| 記事抜粋 |
--

【取材】日本発NFTFiプロトコルのUnUniFi、gumi Cryptosやコインチェックらから約2.5億円調達

UnUniFi、gumi Cryptosやコインチェックらから約2.5億円調達

NFTレンディグプロトコルを開発するUnUniFi Protocol(アンユニファイプロトコル)が、シードラウンドで150万ドル(約2.5億円)調達したことを12月1日に発表した。

このシードラウンドはgumi Cryptos Capital(グミクリプトスキャピタル)が主導し、Coincheck(コインチェック)、Hyperithm(ハイパーリズム)、MZ Web3 fund(MZウェブスリーファンド)、Arriba Studio(アリーバスタジオ)、gumi group(グミグループ)が参加している。

--

| 提供資料 |
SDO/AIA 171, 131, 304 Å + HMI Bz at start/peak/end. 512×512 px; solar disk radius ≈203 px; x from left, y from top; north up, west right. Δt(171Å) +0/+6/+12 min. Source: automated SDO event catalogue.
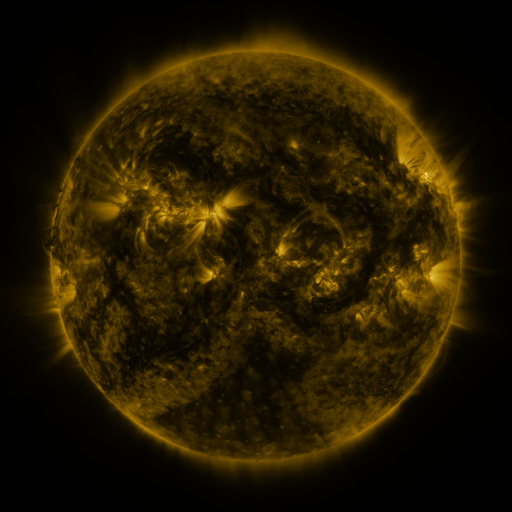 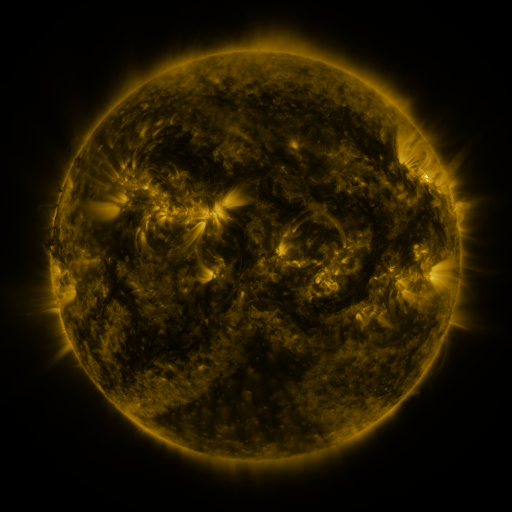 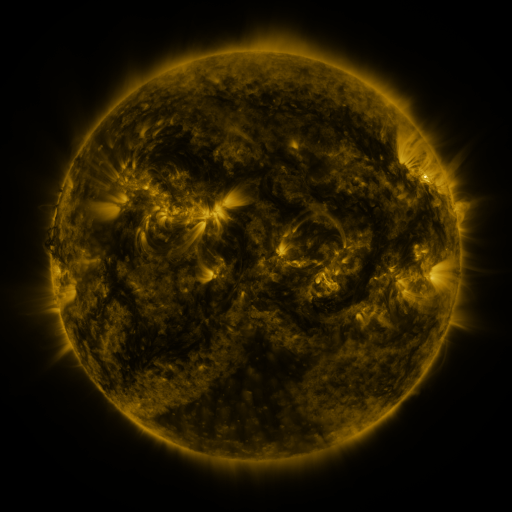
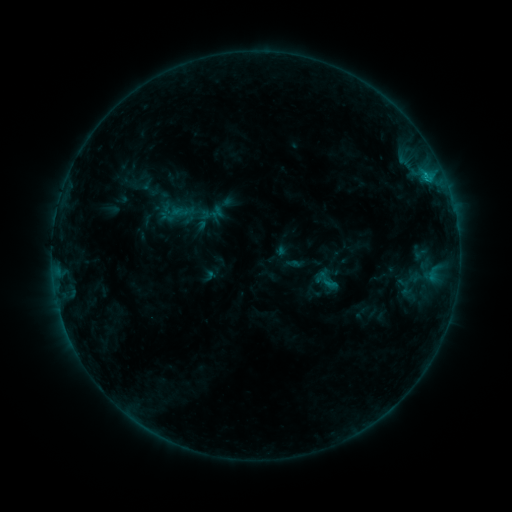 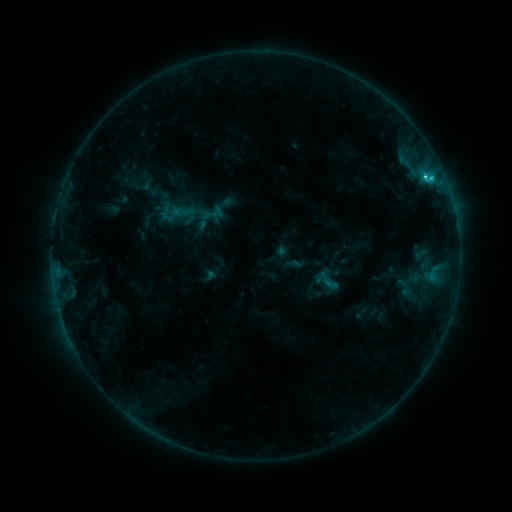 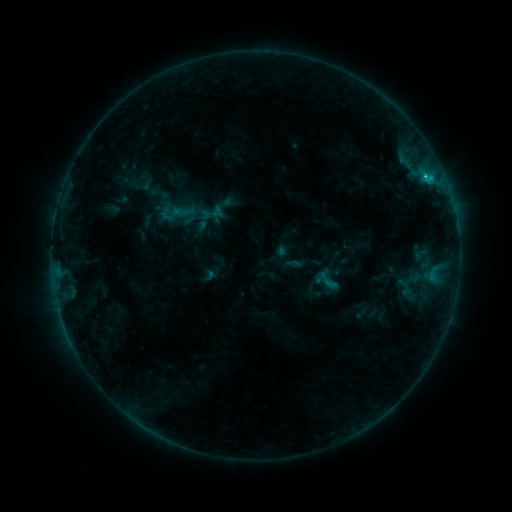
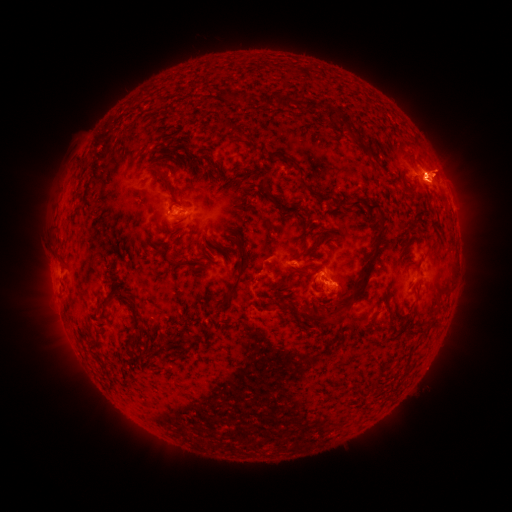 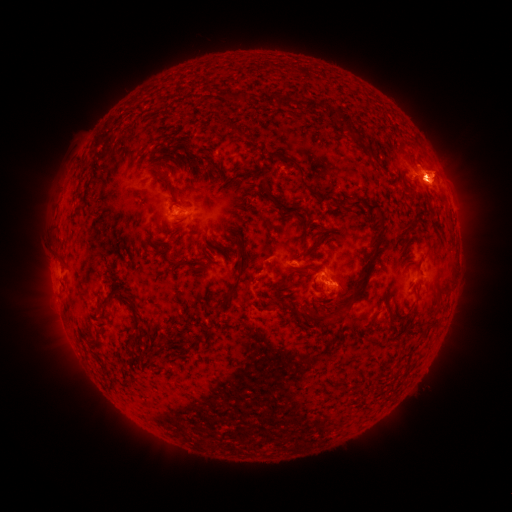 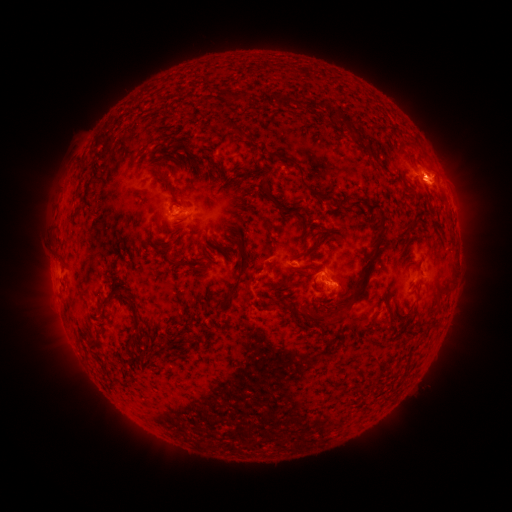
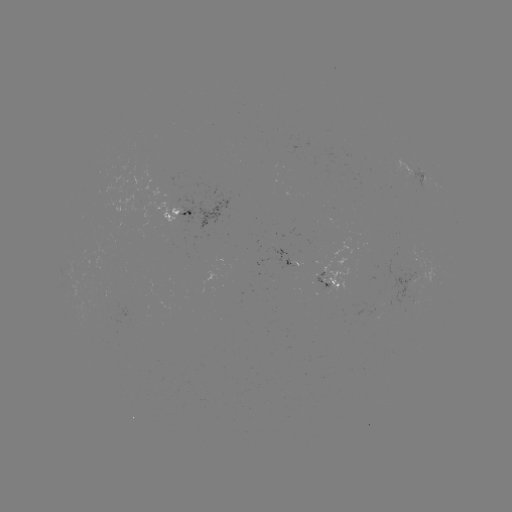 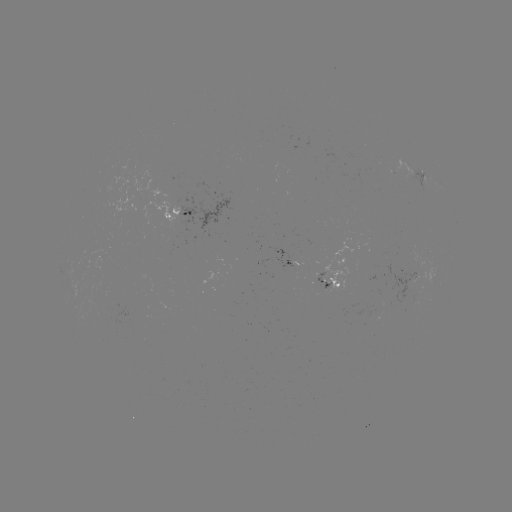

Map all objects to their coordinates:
C2.2 flare: (424, 178)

--

| 練習問題 |
**a.** UnUniFiの資金調達に関する記事から、シードラウンドを主導した会社と参加した会社をすべて挙げてください。
**b.** UnUniFiの資金調達に関する記事を、最後の文の後から書き継いでください。
この資料は記事とは別のものです。

| 解答例 |
**a.**
- gumi Cryptos Capital(グミクリプトスキャピタル)(主導)
- Coincheck(コインチェック)
- Hyperithm(ハイパーリズム)
- MZ Web3 fund(MZウェブスリーファンド)
- Arriba Studio(アリーバスタジオ)
- gumi group(グミグループ)

**b.**
UnUniFiはコスモス(Cosmos)エコシステム上の内部NFTマーケットプレイスを通じて効率的なNFTレンディングを提供するためのLayer1ブロックチェーンプロトコル。

2021年第4四半期に開発を開始し、2022年5月にメインネットが立ち上げられた。テストネットには2万人以上が参加し、大手バリデーター8社と連携したという。なお同プロトコルは日本人若手起業家である木村優氏が創業し、現在はシンガポールを拠点に活動している。

UnUniFiは、実需データを用いて計算された独自のNFT評価アルゴリズムを作成するNFTFi(NFT×金融)プラットフォームであると同時に、ユーザーが借りた資産に対して自動的にDeFi(分散型金融)利回りを生成できるようにするプロトコルだという。

リリースによれば、UnUniFiの技術は機関投資家に拡張可能で、NFT評価オラクルとして他のプラットフォームが外部に実装可能とのことだ。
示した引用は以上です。